Christopher Columbus’ lasting legacy

Last week’s column about pirates both local and not, generated quite a few emails. One read in part; “One the best takes on SFD I’ve read and couldn’t agree more. You are at your best when mixing history, cocktails, people, and culture.” Another read; “A timely essay on history and culture. Especially good the day before Columbus Day.”

That last one surprised me, because, you see, I had forgotten all about Monday being Columbus Day!

Christopher Columbus looms large in our culture. And ironically it might be the liquor industry where he looms largest. On his second voyage to the new world, the Genoan (Italy did not become a country until 1861) brought with him sugarcane cuttings from the Canary Islands.  He planted those cuttings on the island of Hispaniola, now split between the countries of Haiti and the Dominican Republic. Sugarcane production would explode, spreading throughout the Caribbean. During the production process enormous amounts of molasses syrup were created. The Spanish conquistadors could find no good use for this sticky, smelly byproduct, at least not at first.

Unfortunately for the residents of the so-called “New World,” Columbus had also brought something else with him. He brought smallpox, a virulent viral disease. In 1518-1519, smallpox killed an estimated 90% of the indigenous population of Hispaniola. To put that in perspective, Covid 19 has affected less than 3% of the U.S. population, and killed .07%. Eventually the natives reached “herd immunity” but not before 9 out of every ten people died. It was a calamity unseen before or since in human history. Smallpox and other diseases (measles, typhoid, and influenza) after migrating to the mainland are estimated to have then killed between 75-90 percent of the entire population of Columbus’s new world in less than 30 years.

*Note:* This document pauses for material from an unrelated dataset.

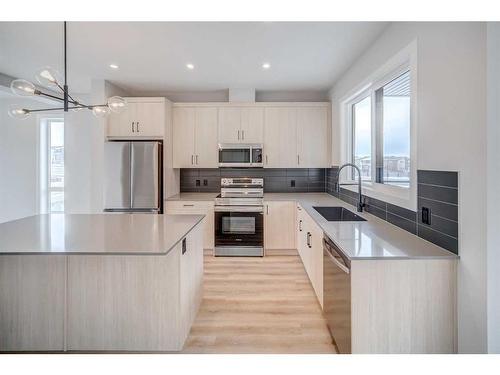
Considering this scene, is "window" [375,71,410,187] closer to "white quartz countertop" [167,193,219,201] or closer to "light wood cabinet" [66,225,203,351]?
"light wood cabinet" [66,225,203,351]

The Spanish Flu and the Black Death pale in comparison.

This left the Spanish with a dilemma. Sugarcane was a hugely profitable crop (in fact some experts believe that sugar production over the centuries, has provided more wealth than all the gold and silver ever mined in the Americas). But sugarcane harvesting was backbreaking work, especially in the tropical heat of the Caribbean. The Spanish settlers weren’t going to do it, neither were the Portuguese, Dutch or English that followed. The solution those colonial powers hit upon was the importation of West African slaves, specifically from lands recently “discovered” by Portuguese explores like Vasco de Gama, who had set out in the opposite direction from Columbus, albeit looking for the exact same thing, a route around the Muslims to the “Spice Islands” of the East Indies.

It was those slaves laboring under the hot Caribbean sun that discovered something else. Something that would prove particularly detrimental to them personally. When the waste product, molasses, was left in the sun, it spontaneously fermented, creating alcohol. And if history is any indication, alcohol is always in demand. The Spanish utilized a process called distillation, discovered ironically by teetotaling Muslim Arabs, whom they had been trying to circumvent in the first place (alcohol is derived from the Arabic word al Kohl). The Spanish began refining rum out of the fermented molasses. By the 1600s, less than a hundred years later, the rum/sugar/slave trade would be one of the largest industries in all of the Americas, fueled mainly by slavery. And a little over 100 years after that, conflicts over the taxation of rum, sugar and molasses, exemplified by the Molasses Act of 1733, the Sugar Act of 1764 and the Revenue Tax of 1766 would ultimately lead to the Declaration of Independence by the new United States of America in 1776.

Christopher Columbus could not possibly have had any idea of the effects wrought by his first contact with this “new world.” Primarily because of two things. 1) Columbus never knew that he had discovered a new world. He thought he had landed in an old one, believing he had landed near Japan. 2) The very idea of a “virus’ wasn’t discovered until 1876. All they knew back then was that sometimes people got sick, and quite often they died.

Leaving me with these thoughts.

-The Marin Museum of the American Indian is typically closed in observance of Columbus Day. In a double irony, this year it is closed because of Covid 19.

-“[He] has endeavored to bring on the inhabitants of our frontiers, the merciless Indian savages, whose known rule of warfare is an undistinguished destruction of all ages, sexes, and conditions,” One of the grievances listed against King George III in the Declaration of Independence.

-Part of Larkspur sits on an Indian burial site dating back 4500 years, which is older than Moses, King Tut, or Stonehenge.

-Sometimes accidents are the dumbest things ever, and sometimes they are the most influential. And sometimes they are both.